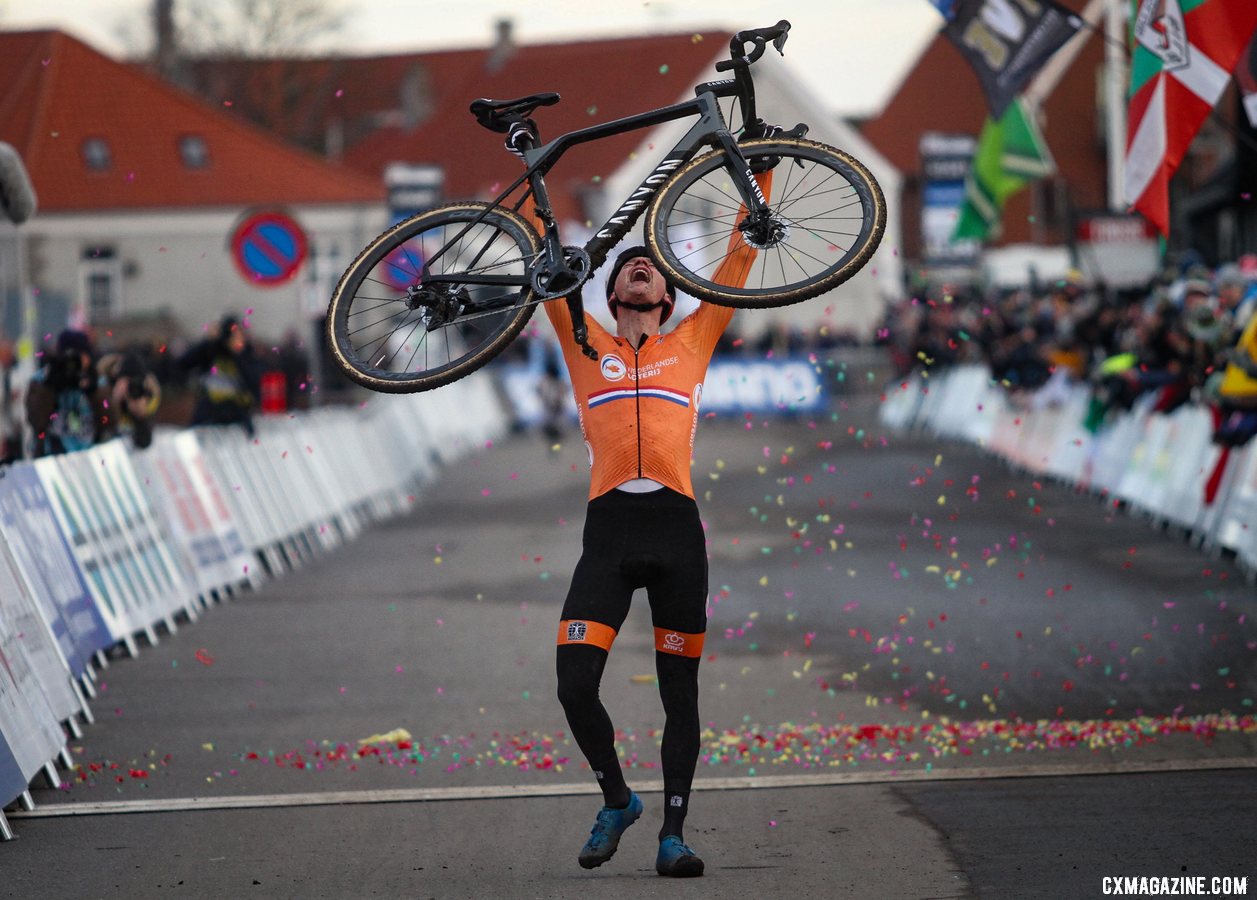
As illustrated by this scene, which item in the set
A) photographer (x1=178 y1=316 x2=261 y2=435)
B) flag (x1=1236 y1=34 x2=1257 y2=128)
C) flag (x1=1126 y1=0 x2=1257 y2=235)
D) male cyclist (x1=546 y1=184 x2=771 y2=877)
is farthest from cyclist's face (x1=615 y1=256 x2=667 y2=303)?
photographer (x1=178 y1=316 x2=261 y2=435)

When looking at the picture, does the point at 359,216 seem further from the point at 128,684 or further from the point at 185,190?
the point at 128,684

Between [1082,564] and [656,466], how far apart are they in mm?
9407

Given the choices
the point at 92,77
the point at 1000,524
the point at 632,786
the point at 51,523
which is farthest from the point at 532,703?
the point at 92,77

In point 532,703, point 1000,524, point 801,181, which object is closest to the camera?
point 801,181

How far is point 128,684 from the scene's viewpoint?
11336 millimetres

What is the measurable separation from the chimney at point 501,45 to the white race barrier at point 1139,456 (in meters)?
65.4

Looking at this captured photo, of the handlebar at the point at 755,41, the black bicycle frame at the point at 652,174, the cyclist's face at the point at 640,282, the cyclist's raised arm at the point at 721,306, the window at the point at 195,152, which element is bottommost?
the cyclist's raised arm at the point at 721,306

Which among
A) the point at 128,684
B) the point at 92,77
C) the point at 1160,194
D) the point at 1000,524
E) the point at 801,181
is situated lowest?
the point at 1000,524

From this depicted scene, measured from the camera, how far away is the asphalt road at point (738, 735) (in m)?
6.73

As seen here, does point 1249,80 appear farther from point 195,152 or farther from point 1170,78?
point 195,152

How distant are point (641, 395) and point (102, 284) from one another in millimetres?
59936

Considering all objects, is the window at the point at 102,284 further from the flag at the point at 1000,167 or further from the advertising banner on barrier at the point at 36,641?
the advertising banner on barrier at the point at 36,641

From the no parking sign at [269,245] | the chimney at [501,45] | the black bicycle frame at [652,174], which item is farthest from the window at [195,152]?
the black bicycle frame at [652,174]

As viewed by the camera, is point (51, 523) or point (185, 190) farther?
point (185, 190)
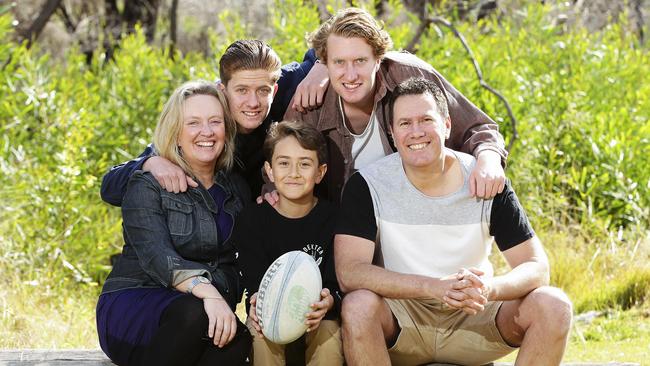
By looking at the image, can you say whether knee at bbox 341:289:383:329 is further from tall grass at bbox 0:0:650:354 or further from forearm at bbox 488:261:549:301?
tall grass at bbox 0:0:650:354

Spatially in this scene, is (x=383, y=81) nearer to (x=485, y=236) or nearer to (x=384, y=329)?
(x=485, y=236)

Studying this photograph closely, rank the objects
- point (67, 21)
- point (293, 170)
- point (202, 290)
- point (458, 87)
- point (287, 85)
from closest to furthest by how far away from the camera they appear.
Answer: point (202, 290)
point (293, 170)
point (287, 85)
point (458, 87)
point (67, 21)

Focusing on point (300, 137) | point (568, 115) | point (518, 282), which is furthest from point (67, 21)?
point (518, 282)

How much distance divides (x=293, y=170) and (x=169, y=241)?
0.56 m

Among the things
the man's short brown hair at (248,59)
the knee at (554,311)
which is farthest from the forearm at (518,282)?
the man's short brown hair at (248,59)

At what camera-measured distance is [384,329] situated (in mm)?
3697

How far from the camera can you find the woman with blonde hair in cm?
360

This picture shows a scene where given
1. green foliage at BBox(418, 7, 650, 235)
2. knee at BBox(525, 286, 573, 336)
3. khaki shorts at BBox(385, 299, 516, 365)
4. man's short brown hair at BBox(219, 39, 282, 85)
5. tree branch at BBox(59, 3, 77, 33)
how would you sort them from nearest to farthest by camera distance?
knee at BBox(525, 286, 573, 336), khaki shorts at BBox(385, 299, 516, 365), man's short brown hair at BBox(219, 39, 282, 85), green foliage at BBox(418, 7, 650, 235), tree branch at BBox(59, 3, 77, 33)

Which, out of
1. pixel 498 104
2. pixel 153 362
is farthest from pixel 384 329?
pixel 498 104

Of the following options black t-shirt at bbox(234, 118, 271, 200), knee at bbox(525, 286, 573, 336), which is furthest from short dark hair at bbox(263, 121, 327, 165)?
knee at bbox(525, 286, 573, 336)

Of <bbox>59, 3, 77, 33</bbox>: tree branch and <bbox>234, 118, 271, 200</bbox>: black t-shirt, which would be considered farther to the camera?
<bbox>59, 3, 77, 33</bbox>: tree branch

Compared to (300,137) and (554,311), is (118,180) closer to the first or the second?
(300,137)

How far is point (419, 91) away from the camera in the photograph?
379cm

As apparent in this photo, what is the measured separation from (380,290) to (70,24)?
11.6 metres
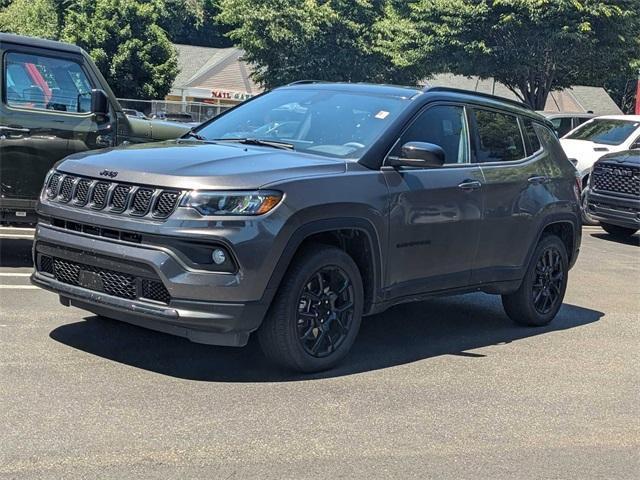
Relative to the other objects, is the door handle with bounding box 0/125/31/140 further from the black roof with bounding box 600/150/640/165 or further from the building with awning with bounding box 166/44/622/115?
the building with awning with bounding box 166/44/622/115

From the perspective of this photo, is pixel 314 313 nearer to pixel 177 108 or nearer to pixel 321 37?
pixel 177 108

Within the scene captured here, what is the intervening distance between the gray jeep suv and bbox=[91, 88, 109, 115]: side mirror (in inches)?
87.9

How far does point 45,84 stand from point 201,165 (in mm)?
3981

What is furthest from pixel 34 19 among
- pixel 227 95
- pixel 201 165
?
pixel 201 165

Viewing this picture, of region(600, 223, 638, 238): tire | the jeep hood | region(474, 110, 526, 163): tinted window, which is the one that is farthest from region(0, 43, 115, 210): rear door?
region(600, 223, 638, 238): tire

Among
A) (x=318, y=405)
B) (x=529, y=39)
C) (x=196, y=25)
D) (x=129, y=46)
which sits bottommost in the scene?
(x=318, y=405)

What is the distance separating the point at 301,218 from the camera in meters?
5.41

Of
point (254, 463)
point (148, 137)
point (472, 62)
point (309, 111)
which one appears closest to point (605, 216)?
point (148, 137)

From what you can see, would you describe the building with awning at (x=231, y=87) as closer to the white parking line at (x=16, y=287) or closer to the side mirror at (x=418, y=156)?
the white parking line at (x=16, y=287)

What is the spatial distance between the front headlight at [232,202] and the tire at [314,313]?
45 cm

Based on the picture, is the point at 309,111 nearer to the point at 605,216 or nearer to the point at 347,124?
the point at 347,124

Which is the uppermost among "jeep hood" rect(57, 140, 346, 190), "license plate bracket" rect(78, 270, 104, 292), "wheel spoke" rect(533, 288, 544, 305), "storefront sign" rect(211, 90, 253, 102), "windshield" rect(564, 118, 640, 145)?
"jeep hood" rect(57, 140, 346, 190)

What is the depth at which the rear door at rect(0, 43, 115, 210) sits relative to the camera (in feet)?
28.0

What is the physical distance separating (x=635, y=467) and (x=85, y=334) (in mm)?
3642
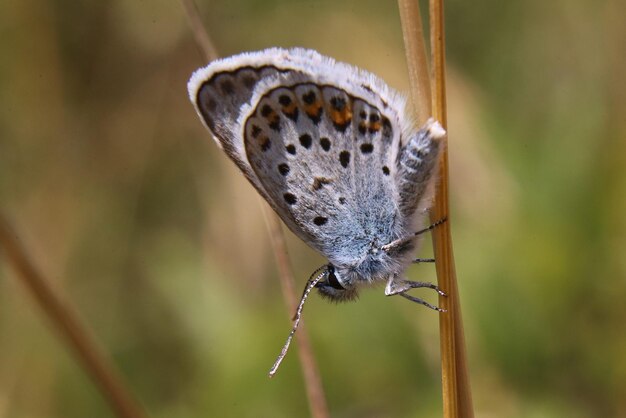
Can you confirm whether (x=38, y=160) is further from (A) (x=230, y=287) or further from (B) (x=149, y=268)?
(A) (x=230, y=287)

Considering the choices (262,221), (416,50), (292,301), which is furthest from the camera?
(262,221)

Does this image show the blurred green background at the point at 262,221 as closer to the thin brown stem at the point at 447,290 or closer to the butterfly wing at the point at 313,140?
the butterfly wing at the point at 313,140

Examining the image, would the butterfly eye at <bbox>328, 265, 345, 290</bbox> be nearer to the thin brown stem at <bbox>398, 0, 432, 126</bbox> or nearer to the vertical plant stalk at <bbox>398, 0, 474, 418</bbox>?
the vertical plant stalk at <bbox>398, 0, 474, 418</bbox>

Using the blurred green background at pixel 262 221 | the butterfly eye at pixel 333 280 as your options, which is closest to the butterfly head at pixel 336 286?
the butterfly eye at pixel 333 280

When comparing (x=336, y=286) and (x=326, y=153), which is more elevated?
(x=326, y=153)

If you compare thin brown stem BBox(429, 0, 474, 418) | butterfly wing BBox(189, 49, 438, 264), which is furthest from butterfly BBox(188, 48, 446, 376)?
thin brown stem BBox(429, 0, 474, 418)

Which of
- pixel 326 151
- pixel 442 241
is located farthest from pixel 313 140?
pixel 442 241

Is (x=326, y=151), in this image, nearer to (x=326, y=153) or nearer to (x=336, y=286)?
(x=326, y=153)
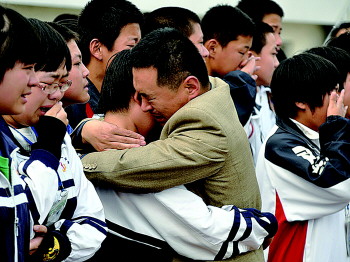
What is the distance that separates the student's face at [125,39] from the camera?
3.88 metres

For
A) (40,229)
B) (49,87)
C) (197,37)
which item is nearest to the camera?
(40,229)

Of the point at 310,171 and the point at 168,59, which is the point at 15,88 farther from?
the point at 310,171

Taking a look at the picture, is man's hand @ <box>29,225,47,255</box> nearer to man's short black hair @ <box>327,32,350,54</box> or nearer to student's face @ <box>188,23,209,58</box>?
student's face @ <box>188,23,209,58</box>

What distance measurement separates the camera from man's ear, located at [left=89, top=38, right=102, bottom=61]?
3889mm

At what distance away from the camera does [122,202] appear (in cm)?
261

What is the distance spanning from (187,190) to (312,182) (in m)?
0.89

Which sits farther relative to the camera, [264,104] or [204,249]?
[264,104]

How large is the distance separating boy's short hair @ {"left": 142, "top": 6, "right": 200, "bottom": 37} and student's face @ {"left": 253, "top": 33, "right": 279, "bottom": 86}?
71 cm

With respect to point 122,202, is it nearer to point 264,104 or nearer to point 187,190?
point 187,190

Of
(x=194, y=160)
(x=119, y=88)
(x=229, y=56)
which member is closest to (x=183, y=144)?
(x=194, y=160)

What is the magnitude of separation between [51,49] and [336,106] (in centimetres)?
158

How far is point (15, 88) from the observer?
2.01m

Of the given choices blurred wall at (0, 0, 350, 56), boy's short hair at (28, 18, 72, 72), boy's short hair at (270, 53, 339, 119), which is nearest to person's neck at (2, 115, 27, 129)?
boy's short hair at (28, 18, 72, 72)

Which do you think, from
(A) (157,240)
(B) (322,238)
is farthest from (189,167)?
(B) (322,238)
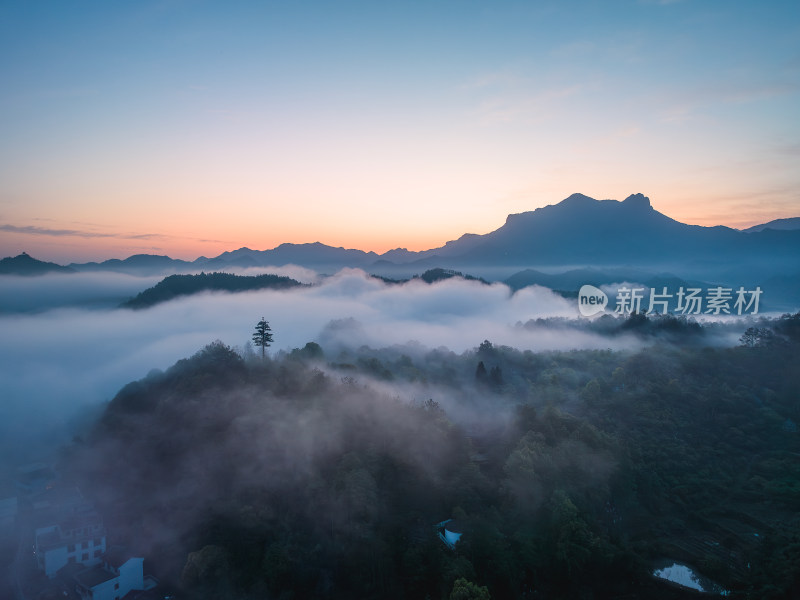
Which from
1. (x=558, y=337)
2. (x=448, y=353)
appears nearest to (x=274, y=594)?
(x=448, y=353)

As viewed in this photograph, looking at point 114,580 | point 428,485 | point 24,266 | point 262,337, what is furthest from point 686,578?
point 24,266

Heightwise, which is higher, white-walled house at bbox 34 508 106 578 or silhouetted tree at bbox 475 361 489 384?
silhouetted tree at bbox 475 361 489 384

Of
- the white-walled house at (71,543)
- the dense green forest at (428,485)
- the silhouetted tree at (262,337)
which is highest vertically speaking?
the silhouetted tree at (262,337)

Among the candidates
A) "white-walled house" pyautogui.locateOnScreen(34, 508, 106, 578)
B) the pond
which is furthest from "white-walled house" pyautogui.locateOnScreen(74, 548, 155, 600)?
the pond

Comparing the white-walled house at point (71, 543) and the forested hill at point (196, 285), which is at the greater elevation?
the forested hill at point (196, 285)

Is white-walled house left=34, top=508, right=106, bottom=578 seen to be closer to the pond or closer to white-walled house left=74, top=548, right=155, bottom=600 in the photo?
white-walled house left=74, top=548, right=155, bottom=600

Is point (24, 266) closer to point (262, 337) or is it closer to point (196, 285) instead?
point (196, 285)

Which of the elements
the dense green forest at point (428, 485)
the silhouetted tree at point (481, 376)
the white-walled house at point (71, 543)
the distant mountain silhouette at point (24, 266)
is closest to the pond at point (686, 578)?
the dense green forest at point (428, 485)

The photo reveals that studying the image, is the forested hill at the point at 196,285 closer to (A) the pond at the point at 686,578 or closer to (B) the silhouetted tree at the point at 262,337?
(B) the silhouetted tree at the point at 262,337
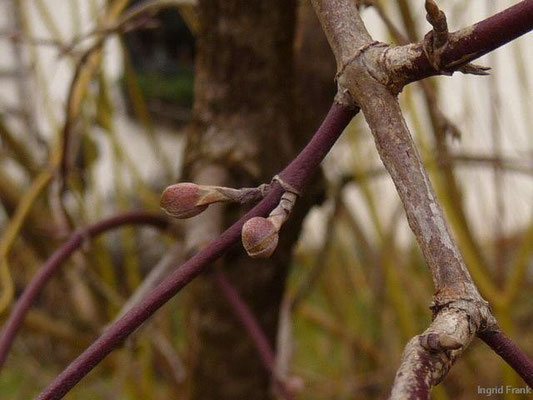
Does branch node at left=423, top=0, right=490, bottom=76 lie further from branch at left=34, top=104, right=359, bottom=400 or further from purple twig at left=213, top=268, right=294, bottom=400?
purple twig at left=213, top=268, right=294, bottom=400

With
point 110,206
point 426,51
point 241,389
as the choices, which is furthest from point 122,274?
point 426,51

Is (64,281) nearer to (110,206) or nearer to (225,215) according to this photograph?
(225,215)

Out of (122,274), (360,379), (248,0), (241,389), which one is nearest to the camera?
(248,0)

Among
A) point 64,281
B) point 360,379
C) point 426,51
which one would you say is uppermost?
point 426,51

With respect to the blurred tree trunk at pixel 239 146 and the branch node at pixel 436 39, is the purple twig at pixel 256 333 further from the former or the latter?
the branch node at pixel 436 39

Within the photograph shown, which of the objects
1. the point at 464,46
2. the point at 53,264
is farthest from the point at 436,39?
the point at 53,264

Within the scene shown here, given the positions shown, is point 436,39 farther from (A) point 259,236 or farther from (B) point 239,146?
(B) point 239,146

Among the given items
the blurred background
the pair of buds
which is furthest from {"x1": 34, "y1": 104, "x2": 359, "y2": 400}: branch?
the blurred background

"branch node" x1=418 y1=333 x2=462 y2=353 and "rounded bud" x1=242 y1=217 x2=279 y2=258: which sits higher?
"rounded bud" x1=242 y1=217 x2=279 y2=258
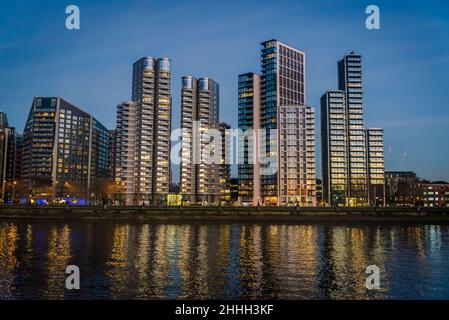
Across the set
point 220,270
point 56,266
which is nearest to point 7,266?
point 56,266

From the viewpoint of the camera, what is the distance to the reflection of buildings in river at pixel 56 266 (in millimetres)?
24981

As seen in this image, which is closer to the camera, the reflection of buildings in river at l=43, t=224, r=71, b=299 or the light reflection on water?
the reflection of buildings in river at l=43, t=224, r=71, b=299

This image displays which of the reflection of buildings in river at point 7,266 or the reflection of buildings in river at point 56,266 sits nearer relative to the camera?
the reflection of buildings in river at point 56,266

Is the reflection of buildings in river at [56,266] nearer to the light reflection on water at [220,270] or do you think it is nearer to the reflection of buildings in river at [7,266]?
the light reflection on water at [220,270]

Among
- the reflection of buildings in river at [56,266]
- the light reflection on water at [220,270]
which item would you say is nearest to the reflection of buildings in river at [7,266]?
the light reflection on water at [220,270]

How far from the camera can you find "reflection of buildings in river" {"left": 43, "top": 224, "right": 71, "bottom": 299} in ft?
82.0

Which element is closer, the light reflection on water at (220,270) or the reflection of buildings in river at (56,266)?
the reflection of buildings in river at (56,266)

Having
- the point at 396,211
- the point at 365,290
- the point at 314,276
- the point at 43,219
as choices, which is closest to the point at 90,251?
the point at 314,276

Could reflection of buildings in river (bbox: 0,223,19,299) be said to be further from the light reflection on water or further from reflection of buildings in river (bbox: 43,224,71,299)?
reflection of buildings in river (bbox: 43,224,71,299)

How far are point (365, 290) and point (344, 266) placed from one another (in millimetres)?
9612

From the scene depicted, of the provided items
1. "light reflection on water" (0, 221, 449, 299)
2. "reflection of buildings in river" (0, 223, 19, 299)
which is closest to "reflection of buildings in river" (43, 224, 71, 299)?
"light reflection on water" (0, 221, 449, 299)

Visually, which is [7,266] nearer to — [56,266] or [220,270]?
[56,266]

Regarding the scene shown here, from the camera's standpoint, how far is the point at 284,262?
3753 centimetres
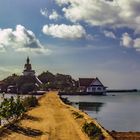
——
## [Direction]
Rewrite the lines of the records above as a numbered list, starting with the first line and going on through the line with "is farthest from cyclist's". Leave out blank lines and the pictures.

## [Correct result]
1. As illustrated by this scene, which item in the set
2. A) photographer (x1=178 y1=316 x2=261 y2=435)
3. B) flag (x1=1236 y1=34 x2=1257 y2=128)
4. C) flag (x1=1126 y1=0 x2=1257 y2=235)
5. D) male cyclist (x1=546 y1=184 x2=771 y2=877)
6. is farthest from cyclist's face (x1=615 y1=256 x2=667 y2=303)?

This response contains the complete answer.